:: TEXTE DE LECTURE

Le général Ahmed Gaïd Salah : si puissant, si vulnérable

Le chef d’état-major est devenu, par touches successives depuis cinq ou six ans, l’homme qui tient le sort présidentiel de Bouteflika entre ses mains. Jusqu’où ira-t-il dans sa loyauté au président malade?

Un stratagème de Abdelaziz Bouteflika voulant mourir au palais Mouradia sans avoir à briguer un cinquième mandat. Mais voulait-il un nouveau mandat? Dès l’été 2018, ses proches avançaient que lui-même ne le souhaitait pas. Voire!

Un sentiment profond? Un sondage de ses interlocuteurs pour les exposer ensuite à des sanctions? De fait, ne pas briguer formellement un cinquième mandat, ce n’est pas à ses yeux renoncer au pouvoir, c’est seulement ne pas retourner aux urnes, même si ce n’est qu’une formalité. Une procédure pratiquement sans risque sans doute, mais tellement contraignante physiquement avec sa santé de plus en plus déclinante: dépôt personnel de sa candidature devant le Conseil constitutionnel, cérémonie publique de prestation de serment et d’investiture, etc.

Un message clair
Tout cela, le général Ahmed Gaïd Salah ne l’ignorait pas. Mais il tenait, lui, à ce que le calendrier soit maintenu et que le scrutin présidentiel se déroule bien à la date arrêtée, à savoir le 18 avril 2019. Les événements se précipitent alors avec le message de Bouteflika, le 3 mars, à l’occasion du dépôt de sa candidature. L’économie générale de ce texte est la suivante: une conférence nationale après l’élection présidentielle; une nouvelle Constitution consacrant la «Nouvelle République»; un modèle de développement plus équitable; la priorité à une politique en faveur des jeunes; un mécanisme indépendant d’organisation des élections; enfin, une élection présidentielle anticipée. Il s’engage aussi à ne pas être candidat à la prochaine élection présidentielle. Les manifestations populaires se multiplient alors, à Alger et dans d’autres villes, pour dénoncer le cinquième mandat de Bouteflika.

::::
:: DONNÉES FOURNIES

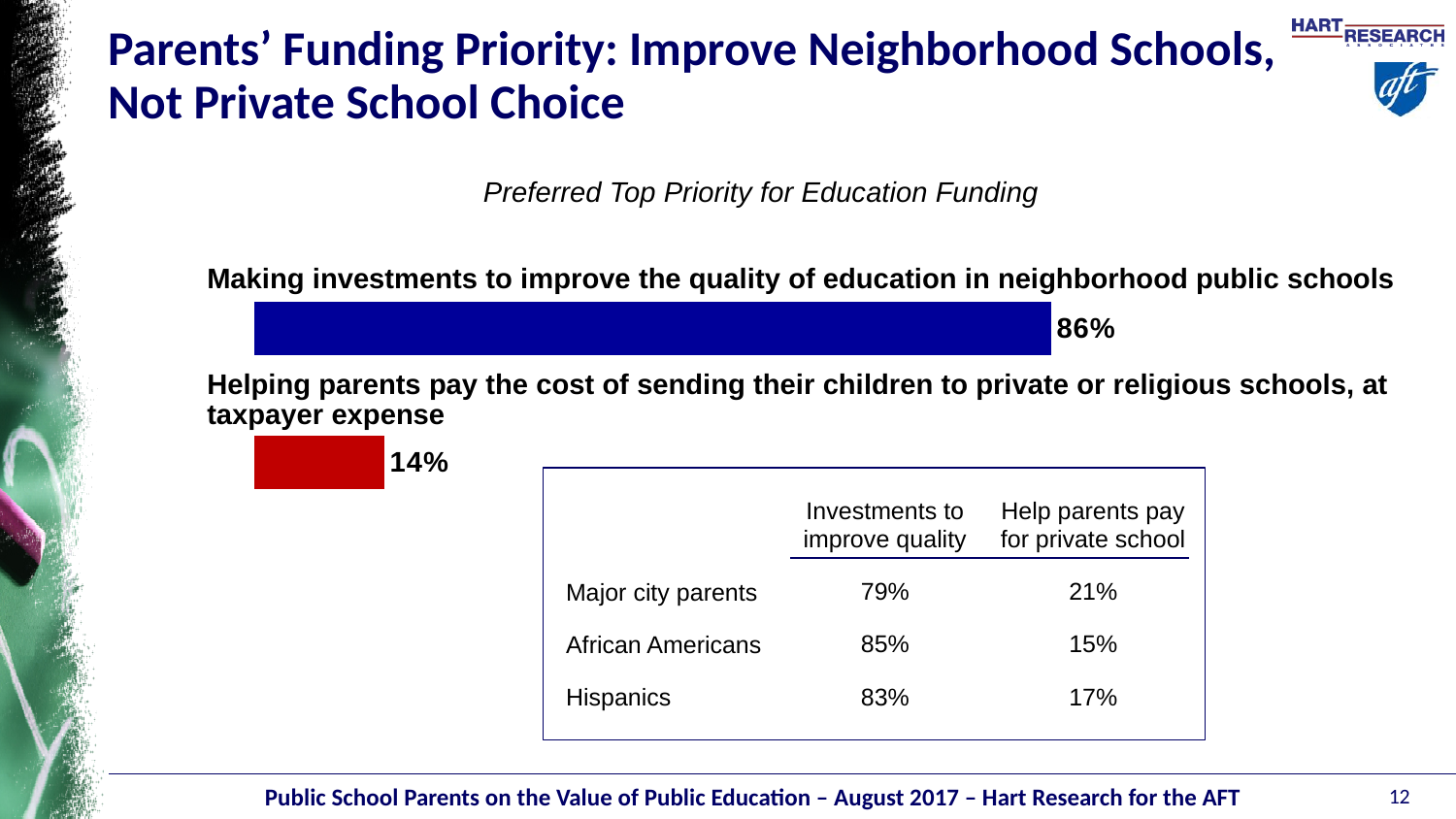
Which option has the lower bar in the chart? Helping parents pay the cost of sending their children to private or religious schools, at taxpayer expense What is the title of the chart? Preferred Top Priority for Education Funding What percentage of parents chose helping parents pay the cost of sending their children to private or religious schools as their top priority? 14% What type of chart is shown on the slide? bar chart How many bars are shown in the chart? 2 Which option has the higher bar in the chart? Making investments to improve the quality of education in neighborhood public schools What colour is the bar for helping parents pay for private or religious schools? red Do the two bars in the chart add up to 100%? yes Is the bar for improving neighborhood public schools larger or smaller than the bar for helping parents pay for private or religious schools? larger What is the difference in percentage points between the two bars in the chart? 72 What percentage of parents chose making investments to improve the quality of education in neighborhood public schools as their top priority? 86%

::::
:: DONNÉES FOURNIES

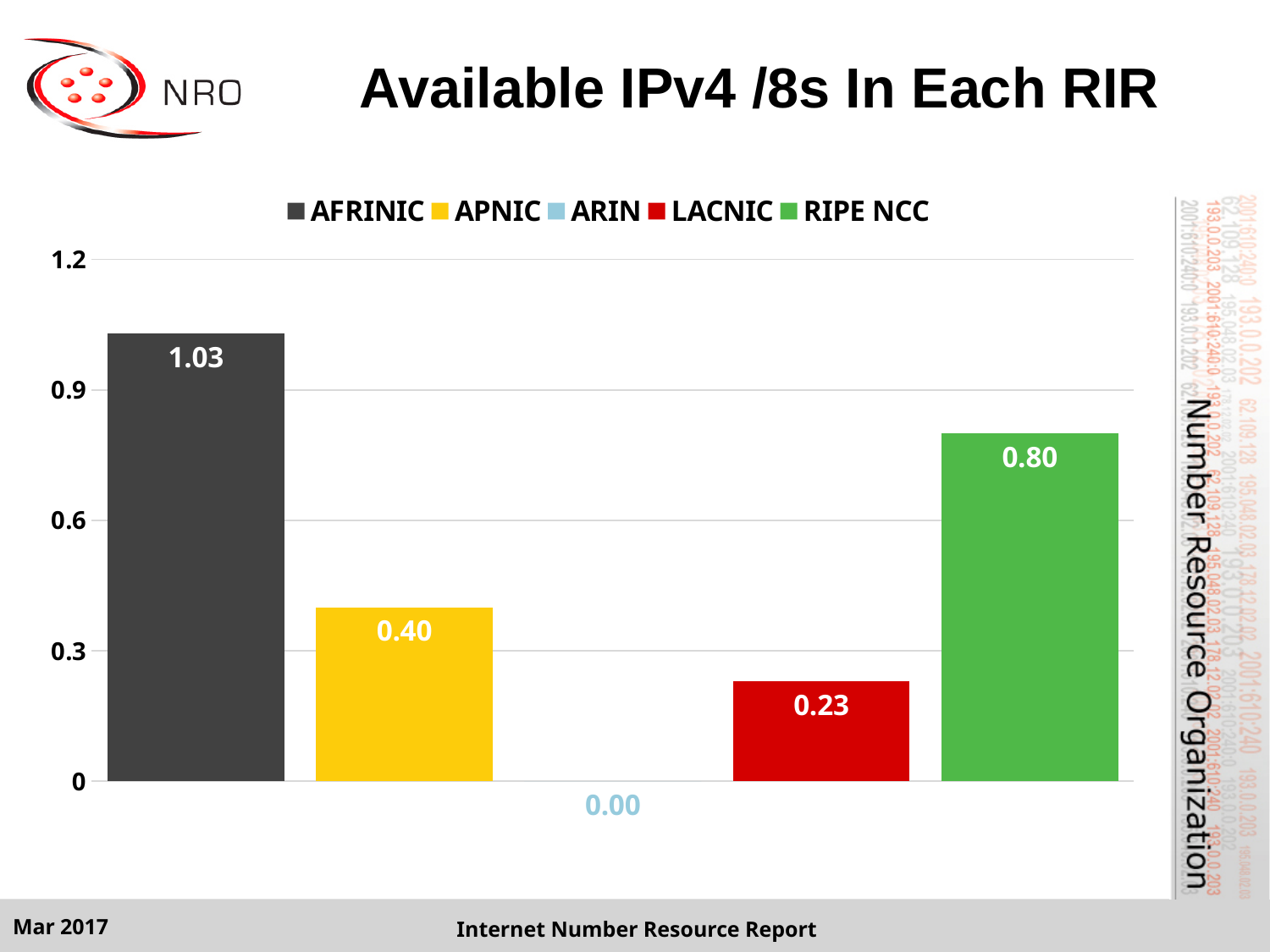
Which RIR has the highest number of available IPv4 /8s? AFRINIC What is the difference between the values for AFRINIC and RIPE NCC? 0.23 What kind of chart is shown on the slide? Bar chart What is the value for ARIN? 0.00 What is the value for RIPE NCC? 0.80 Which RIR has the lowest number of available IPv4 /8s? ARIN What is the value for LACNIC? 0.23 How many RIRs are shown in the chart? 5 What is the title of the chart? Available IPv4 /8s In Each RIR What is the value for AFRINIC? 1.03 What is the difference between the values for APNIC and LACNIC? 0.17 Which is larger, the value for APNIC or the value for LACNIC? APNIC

::::
:: DONNÉES FOURNIES

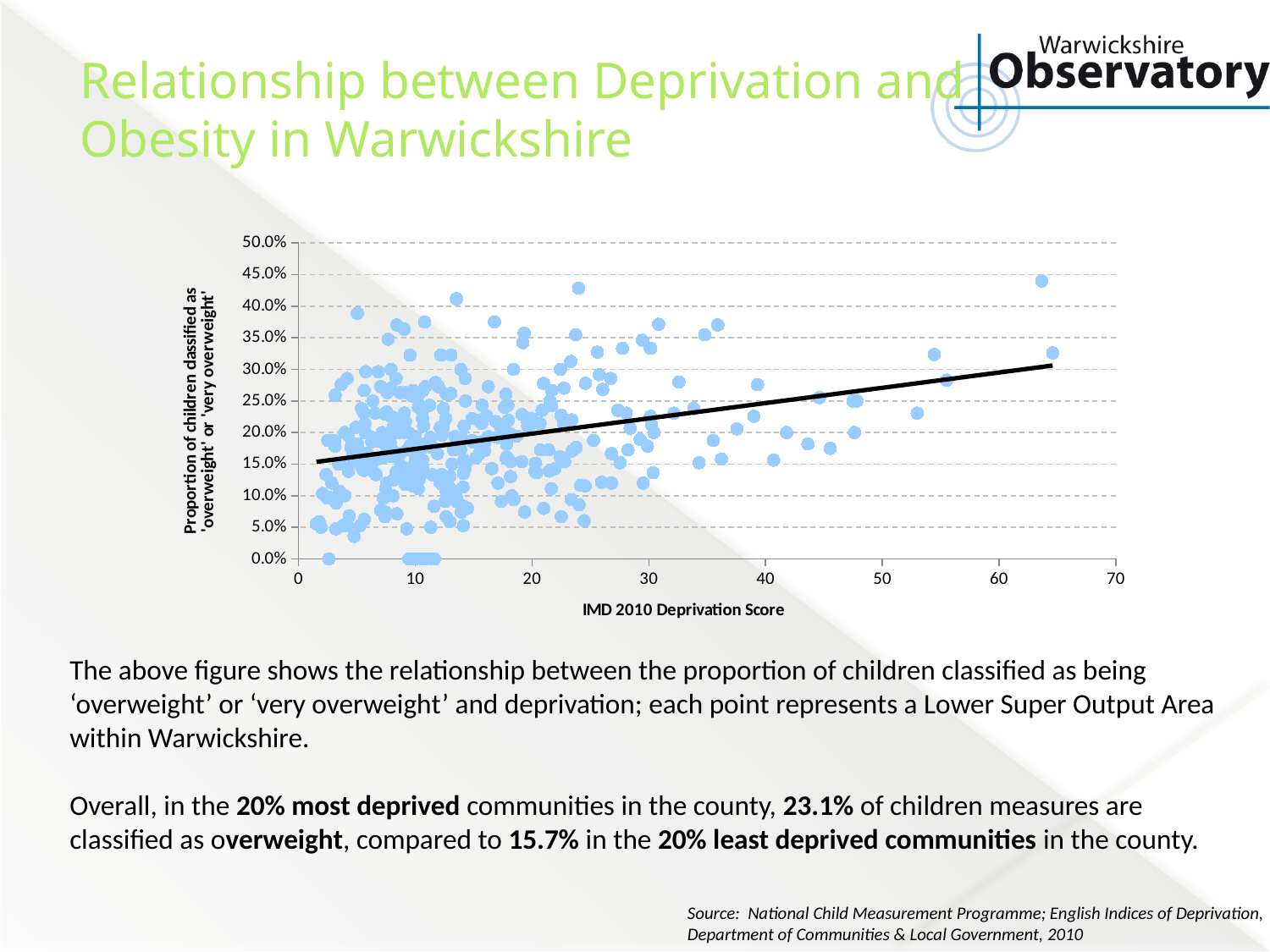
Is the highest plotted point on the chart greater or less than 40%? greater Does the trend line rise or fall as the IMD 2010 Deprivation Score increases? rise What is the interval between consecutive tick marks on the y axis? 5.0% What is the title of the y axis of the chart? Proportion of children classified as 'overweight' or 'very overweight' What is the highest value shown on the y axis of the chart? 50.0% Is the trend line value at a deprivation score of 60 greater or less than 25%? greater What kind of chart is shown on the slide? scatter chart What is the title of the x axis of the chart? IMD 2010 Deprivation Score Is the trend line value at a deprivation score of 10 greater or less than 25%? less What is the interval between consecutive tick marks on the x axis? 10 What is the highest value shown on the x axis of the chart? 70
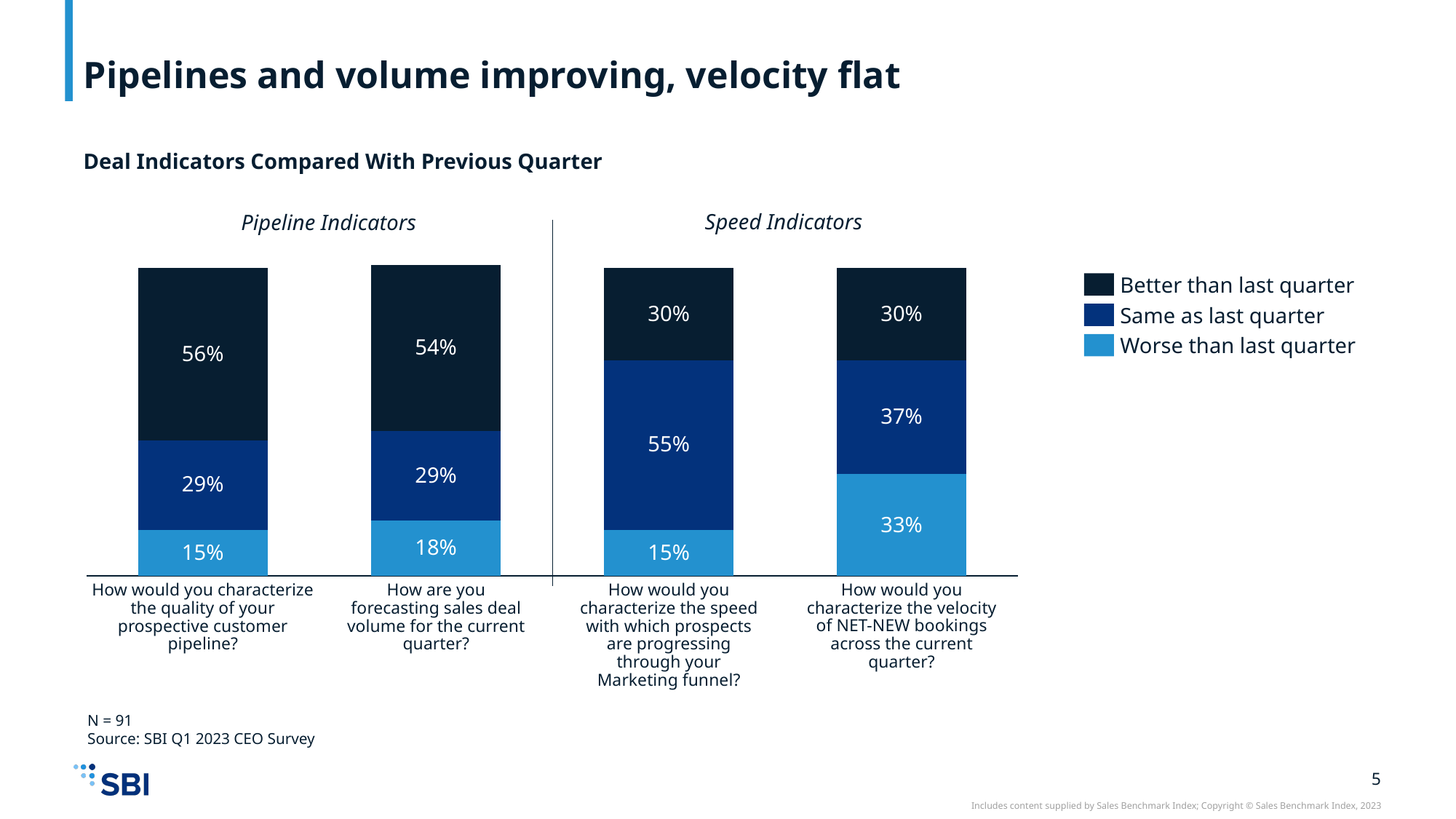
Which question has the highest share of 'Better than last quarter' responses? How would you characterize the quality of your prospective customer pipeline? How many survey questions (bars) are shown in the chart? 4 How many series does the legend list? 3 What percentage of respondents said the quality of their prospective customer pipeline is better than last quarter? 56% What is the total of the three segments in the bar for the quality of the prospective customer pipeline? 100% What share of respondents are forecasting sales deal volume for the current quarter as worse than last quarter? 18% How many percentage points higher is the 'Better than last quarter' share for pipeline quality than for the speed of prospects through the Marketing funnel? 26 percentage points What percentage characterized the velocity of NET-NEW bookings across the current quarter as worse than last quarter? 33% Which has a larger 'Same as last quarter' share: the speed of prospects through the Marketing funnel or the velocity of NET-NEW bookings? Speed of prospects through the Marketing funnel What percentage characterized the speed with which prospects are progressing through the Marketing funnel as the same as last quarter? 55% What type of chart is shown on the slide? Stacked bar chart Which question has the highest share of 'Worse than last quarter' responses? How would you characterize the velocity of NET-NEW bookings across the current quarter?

::::

[QUESTIONS DE COMPRÉHENSION]:
[1] D'après le texte de lecture, quels sont les éléments qui composent l'économie générale du message de Bouteflika du 3 mars ? Énumérez-les tous.
[2] Répondez à partir du texte de lecture :
(a) Depuis quand les proches de Bouteflika avançaient-ils qu'il ne souhaitait pas de nouveau mandat ?
(b) À quelle date le scrutin présidentiel devait-il se dérouler ?
(c) Où les manifestations populaires se multiplient-elles ?
Les données fournies ne servent pas à cet exercice.

[CORRIGÉ]:
[1]
- une conférence nationale après l'élection présidentielle
- une nouvelle Constitution consacrant la « Nouvelle République »
- un modèle de développement plus équitable
- la priorité à une politique en faveur des jeunes
- un mécanisme indépendant d'organisation des élections
- une élection présidentielle anticipée

[2]
(a) Dès l'été 2018.
(b) Le 18 avril 2019.
(c) À Alger et dans d'autres villes.